Then used OMPI v2.0 with the PMIx external component. Configured with the optimized platform file.

@artpol84
Copy link
Contributor

artpol84 commented Nov 3, 2016

@jjhursey we just published our tool that was used to measure the performance. Can you give it a try as well?
What is the platform? PPC I guess?

@artpol84
Copy link
Contributor

artpol84 commented Nov 3, 2016

Also, what happens if you run 1.2 with dstore disabled? Does it show results comparable to 1.1.5/1.1.2?

@artpol84
Copy link
Contributor

artpol84 commented Nov 3, 2016

I'm setting up the testbed to try to reproduce

@jjhursey
Copy link
Member Author

jjhursey commented Nov 3, 2016

I'm setting up your performance tool as well. But probably won't get to run that data until Monday.

This was on a ppc64le system with 20 cores x 8 hwthreads on each node (18 nodes total, sorry for the odd node scaling). The only thing that changed between the builds was the PMIx library that was linked in.

@artpol84
Copy link
Contributor

artpol84 commented Nov 3, 2016

But have you tried v1.2 without dstore? Just to 2-check that this is not something else that has changed there?

@artpol84
Copy link
Contributor

artpol84 commented Nov 3, 2016

Also we haven't tested on PPC before and this probably also may be the reason of this unexpected behavior.

@artpol84
Copy link
Contributor

artpol84 commented Nov 4, 2016

I've just remeasured the dstore performance on the 32-node 20-core cluster using the tool that we are publishing now with #206, and here is the comparison (click on the image to scale):

image

This data is perfectly consistent with what I saw several months ago and referred on one of the calls.
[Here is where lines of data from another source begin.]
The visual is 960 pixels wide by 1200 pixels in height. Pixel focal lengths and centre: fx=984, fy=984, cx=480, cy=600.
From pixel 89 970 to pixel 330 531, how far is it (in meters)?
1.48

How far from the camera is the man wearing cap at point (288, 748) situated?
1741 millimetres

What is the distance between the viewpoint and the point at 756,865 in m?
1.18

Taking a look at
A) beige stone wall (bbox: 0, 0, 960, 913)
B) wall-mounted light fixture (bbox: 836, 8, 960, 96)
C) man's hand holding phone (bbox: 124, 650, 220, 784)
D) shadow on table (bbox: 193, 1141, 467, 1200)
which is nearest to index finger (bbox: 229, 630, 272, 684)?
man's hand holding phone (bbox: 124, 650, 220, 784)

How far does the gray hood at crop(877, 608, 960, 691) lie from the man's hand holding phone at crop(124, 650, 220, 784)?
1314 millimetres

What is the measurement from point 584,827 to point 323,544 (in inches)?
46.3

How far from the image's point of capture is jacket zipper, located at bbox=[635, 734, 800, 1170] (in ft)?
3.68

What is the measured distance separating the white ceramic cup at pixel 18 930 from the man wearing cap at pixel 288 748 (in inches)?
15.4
Still it's not clear to me why local Get's take longer but as number of local peers usually scales slower that overall rank count I've pushed that to my backlog.
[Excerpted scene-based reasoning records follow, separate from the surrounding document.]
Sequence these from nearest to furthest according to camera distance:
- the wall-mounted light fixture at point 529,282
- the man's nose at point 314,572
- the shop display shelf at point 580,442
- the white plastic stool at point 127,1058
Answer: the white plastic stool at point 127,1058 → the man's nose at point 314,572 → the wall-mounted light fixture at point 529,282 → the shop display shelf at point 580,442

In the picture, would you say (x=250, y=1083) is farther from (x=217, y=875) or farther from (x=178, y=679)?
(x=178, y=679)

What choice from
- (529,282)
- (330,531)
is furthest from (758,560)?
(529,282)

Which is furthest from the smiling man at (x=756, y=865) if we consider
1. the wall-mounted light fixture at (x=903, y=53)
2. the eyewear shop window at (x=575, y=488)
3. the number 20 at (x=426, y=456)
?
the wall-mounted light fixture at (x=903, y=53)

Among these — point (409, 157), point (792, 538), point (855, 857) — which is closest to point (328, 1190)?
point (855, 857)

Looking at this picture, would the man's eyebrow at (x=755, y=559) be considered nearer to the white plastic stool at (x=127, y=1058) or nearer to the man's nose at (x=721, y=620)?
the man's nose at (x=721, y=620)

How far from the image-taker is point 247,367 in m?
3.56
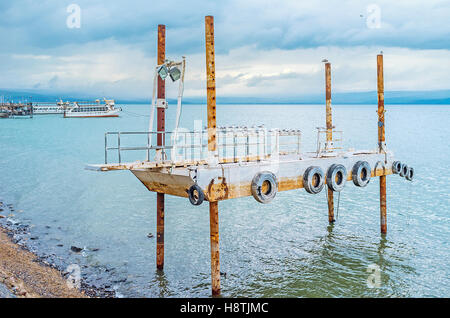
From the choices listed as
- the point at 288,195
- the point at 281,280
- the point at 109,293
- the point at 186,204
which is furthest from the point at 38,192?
the point at 281,280

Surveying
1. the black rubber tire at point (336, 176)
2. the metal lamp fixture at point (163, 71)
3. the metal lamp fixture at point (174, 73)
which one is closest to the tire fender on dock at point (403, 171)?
the black rubber tire at point (336, 176)

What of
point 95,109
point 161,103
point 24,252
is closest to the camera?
point 161,103

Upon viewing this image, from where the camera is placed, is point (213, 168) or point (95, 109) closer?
point (213, 168)

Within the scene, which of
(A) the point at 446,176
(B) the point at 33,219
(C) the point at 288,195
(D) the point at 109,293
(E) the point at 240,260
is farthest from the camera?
(A) the point at 446,176

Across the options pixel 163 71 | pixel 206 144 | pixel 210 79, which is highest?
pixel 163 71

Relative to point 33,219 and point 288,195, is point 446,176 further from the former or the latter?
point 33,219

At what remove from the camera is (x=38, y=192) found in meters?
35.4

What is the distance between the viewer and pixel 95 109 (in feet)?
598

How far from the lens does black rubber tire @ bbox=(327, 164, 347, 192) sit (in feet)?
59.1

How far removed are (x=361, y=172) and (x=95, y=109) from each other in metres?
176

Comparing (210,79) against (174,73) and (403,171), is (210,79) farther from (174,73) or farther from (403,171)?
(403,171)

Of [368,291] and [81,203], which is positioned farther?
[81,203]

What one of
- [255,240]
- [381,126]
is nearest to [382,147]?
[381,126]

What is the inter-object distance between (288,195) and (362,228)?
10.1 meters
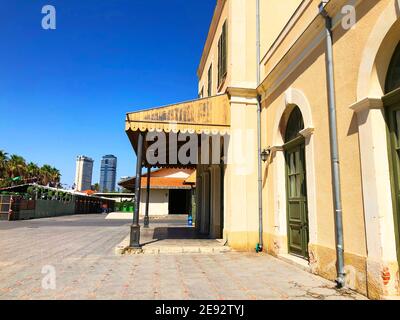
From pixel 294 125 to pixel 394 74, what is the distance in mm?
2857

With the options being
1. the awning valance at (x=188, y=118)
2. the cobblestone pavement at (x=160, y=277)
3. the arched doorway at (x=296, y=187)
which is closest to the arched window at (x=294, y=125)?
the arched doorway at (x=296, y=187)

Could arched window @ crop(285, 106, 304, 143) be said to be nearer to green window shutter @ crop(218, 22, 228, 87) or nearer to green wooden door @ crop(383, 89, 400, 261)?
green wooden door @ crop(383, 89, 400, 261)

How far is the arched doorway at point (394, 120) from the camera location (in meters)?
3.67

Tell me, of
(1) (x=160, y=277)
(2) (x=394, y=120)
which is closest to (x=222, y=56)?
(2) (x=394, y=120)

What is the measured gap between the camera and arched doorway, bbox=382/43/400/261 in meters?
3.67

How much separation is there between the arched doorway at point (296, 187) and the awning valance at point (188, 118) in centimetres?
183

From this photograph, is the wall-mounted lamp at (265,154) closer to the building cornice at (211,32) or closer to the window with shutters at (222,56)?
the window with shutters at (222,56)

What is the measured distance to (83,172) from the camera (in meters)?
157

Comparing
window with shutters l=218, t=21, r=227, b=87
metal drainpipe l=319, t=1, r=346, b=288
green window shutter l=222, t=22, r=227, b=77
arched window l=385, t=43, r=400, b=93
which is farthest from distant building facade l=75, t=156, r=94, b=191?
arched window l=385, t=43, r=400, b=93

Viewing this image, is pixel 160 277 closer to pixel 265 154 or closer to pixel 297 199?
pixel 297 199

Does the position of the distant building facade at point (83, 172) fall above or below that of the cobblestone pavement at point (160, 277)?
above

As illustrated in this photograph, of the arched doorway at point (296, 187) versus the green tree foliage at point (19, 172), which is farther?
the green tree foliage at point (19, 172)

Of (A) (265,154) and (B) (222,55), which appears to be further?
(B) (222,55)
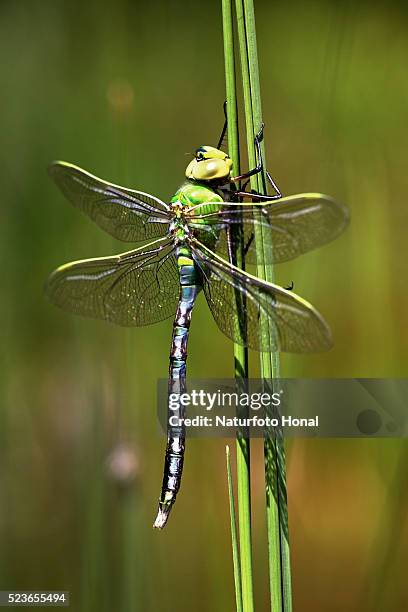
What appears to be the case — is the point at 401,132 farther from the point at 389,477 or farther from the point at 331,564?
the point at 331,564

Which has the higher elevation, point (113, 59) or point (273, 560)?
point (113, 59)

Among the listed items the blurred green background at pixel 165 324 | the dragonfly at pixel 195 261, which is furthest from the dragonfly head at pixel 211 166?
the blurred green background at pixel 165 324

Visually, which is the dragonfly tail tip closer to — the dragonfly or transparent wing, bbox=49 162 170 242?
the dragonfly

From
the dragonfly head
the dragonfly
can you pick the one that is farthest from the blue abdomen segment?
the dragonfly head

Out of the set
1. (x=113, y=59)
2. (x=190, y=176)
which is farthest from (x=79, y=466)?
(x=113, y=59)

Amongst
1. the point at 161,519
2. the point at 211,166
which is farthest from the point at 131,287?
the point at 161,519
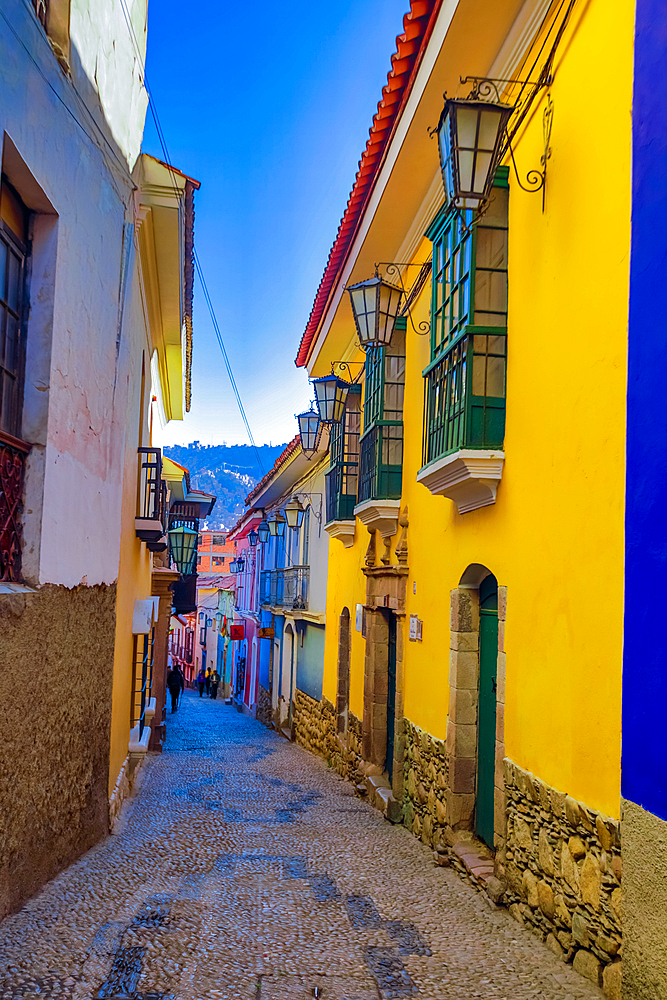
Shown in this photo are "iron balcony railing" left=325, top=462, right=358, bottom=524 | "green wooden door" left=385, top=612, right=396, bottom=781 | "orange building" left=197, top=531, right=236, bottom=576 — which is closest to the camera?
"green wooden door" left=385, top=612, right=396, bottom=781

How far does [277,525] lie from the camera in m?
22.4

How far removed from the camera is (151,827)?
730 centimetres

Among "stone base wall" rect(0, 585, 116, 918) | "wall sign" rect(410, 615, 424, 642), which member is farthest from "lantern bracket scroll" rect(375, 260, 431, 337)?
"stone base wall" rect(0, 585, 116, 918)

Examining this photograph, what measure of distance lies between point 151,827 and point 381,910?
2940 millimetres

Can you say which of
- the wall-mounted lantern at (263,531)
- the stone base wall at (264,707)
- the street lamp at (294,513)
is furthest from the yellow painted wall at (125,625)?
the wall-mounted lantern at (263,531)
And here is a comparison of the total time to fetch the keys:
image

You can see ~30% improvement that I mentioned on the call.
Note that I wasn't using hw threads and it's not clear for me how you were using them. Was it 1 process per hw-thread?
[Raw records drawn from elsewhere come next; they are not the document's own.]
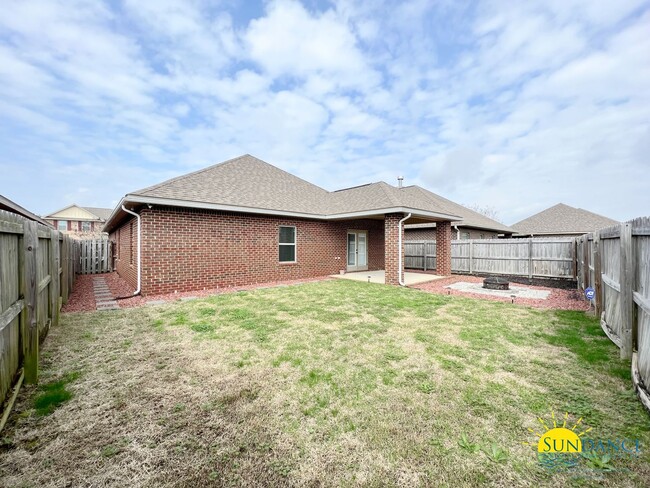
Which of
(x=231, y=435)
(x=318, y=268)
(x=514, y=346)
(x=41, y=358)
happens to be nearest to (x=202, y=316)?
(x=41, y=358)

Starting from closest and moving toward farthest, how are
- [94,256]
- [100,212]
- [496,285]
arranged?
[496,285] < [94,256] < [100,212]

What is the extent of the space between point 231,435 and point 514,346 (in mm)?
4475

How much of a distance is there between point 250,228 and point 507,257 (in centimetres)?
1193

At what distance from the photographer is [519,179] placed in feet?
81.4

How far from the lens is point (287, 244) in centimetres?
1203

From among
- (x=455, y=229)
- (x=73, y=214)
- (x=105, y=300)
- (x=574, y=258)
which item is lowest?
(x=105, y=300)

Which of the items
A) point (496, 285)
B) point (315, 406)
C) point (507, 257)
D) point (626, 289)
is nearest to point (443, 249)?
point (507, 257)

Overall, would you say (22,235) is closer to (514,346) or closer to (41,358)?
→ (41,358)

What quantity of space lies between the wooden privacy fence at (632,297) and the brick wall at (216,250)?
32.1ft

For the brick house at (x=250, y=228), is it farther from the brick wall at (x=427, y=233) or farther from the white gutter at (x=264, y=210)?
the brick wall at (x=427, y=233)

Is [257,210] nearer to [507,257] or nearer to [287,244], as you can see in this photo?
[287,244]

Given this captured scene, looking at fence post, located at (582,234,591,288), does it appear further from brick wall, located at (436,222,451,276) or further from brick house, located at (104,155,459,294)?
brick wall, located at (436,222,451,276)

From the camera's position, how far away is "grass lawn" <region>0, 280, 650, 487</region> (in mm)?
1994

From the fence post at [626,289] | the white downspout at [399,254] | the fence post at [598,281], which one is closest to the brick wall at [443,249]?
the white downspout at [399,254]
I'm going to fix my tool to make it more convenient - right now all procs just spit their timings and you have to do a post processing. I'll update the PR.

Since you can't share your tool now here is the next steps that I suggest to try:

  1. I will try to test on the PPC cluster.
  2. You will try updated perf tool so we will be on the same page with regard to how and what we measuring.

@artpol84
Copy link
Contributor

artpol84 commented Nov 4, 2016

Also I just realized that you mentioned several commits. I don't know how exactly you are measuring so it's hard to predict what went wrong but here are few things to keep in mind:

  • Currently dstore doesn't garbage-collect. So if you duplicate keys for example this will lead to sufficient fragmentation of the shared memory and may significantly affect performance. As per original statements PMIx is not supposed to be used in the mode where multiple commit/fence's are involved. At least it's not supposed to be performant in this case.
  • Also dstore supposed to work well for the reasonable amount of keys per process (which is expected real use case) . If you will push too much keys for the same rank it also can decrease performance. In conjunction with multiple commits the performance can be seriously decreased.

@artpol84
Copy link
Contributor

artpol84 commented Nov 4, 2016

P.S. dstore may be improved to address mentioned issues but we need to decide if this use-case is worth to address.

@artpol84
Copy link
Contributor

artpol84 commented Nov 4, 2016

Today I tried on 2 of our 160-thread PPC machines and I see poor local Get performance observed on Intel is getting much-much worse on PPC so I guess that this is what causing your bad results. I was testing just 2 nodes so the ratio of local Get's was really high which results in serious influence.
I guess it's time to find out why does it happens. I will check and get back to you.

@artpol84
Copy link
Contributor

artpol84 commented Nov 5, 2016

Ok, I found the reason of local-Get performance degradation and fixed it in #210 and #211. Now both local and remote access times are comparable (almost equal).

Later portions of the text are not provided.